Hot gas haloes around disc galaxies: O VII column densities from galaxy formation simulations
Evangelia Ntormousi, Jesper Sommer-Larsen

TL;DR
This study uses high-resolution galaxy formation simulations to predict O VII column densities in hot gas haloes around Milky Way-like galaxies, suggesting that upcoming observations could confirm these theoretical models.
Contribution
It provides detailed predictions of O VII column densities from simulated galaxy haloes, including the impact of the galactic disc, to guide future X-ray observational tests.
Findings
Predicted O VII column densities are just below current observational limits.
Including the galactic disc increases the estimated column densities.
Hot gas haloes around Milky Way-like galaxies are detectable with future observations.
Abstract
Numerical models of disc galaxy formation predict the existence of extended, hot ( T~10^6 K) gas haloes around present day spirals.

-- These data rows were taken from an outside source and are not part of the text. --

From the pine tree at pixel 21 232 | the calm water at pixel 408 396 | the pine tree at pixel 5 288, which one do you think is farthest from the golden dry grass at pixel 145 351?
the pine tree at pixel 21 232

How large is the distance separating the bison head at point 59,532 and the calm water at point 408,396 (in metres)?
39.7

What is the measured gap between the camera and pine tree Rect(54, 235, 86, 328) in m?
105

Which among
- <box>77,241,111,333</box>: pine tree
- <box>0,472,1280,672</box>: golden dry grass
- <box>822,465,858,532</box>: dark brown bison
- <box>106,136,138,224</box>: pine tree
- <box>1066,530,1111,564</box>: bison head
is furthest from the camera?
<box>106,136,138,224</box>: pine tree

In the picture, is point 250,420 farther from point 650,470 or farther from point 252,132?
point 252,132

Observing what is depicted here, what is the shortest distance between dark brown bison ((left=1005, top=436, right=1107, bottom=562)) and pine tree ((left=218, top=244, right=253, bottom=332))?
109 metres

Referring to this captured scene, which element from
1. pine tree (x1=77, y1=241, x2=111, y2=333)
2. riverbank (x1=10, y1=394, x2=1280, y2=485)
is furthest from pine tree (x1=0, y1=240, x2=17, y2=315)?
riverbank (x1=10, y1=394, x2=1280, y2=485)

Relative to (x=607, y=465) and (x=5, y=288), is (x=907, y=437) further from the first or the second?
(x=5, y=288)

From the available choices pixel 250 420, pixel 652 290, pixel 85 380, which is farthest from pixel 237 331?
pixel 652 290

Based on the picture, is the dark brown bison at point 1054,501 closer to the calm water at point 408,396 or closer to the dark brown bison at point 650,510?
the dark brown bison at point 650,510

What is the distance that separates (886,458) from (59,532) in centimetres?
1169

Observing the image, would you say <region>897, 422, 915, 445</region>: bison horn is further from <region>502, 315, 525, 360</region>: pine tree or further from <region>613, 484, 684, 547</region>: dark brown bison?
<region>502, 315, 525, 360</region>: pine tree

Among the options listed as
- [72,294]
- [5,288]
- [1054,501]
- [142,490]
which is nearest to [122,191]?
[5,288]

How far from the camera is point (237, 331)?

The X-ray luminosity of these haloes is predicted to increase strongly with galaxy mass. However, searches for their X-ray emission have not been successful so far. We calculate the all sky O VII column density distributions for the haloes of three Milky Way like disc galaxies, resulting from cosmological high-resolution, N-body/gasdynamical simulations. We perform calculations both including the disc gas and without it, so the disc contribution to the column density is quantified. It is found that the column densities estimated for Milky Way-like galaxies are just below the observational upper limit, making a test of the hot halo paradigm likely within observational reach.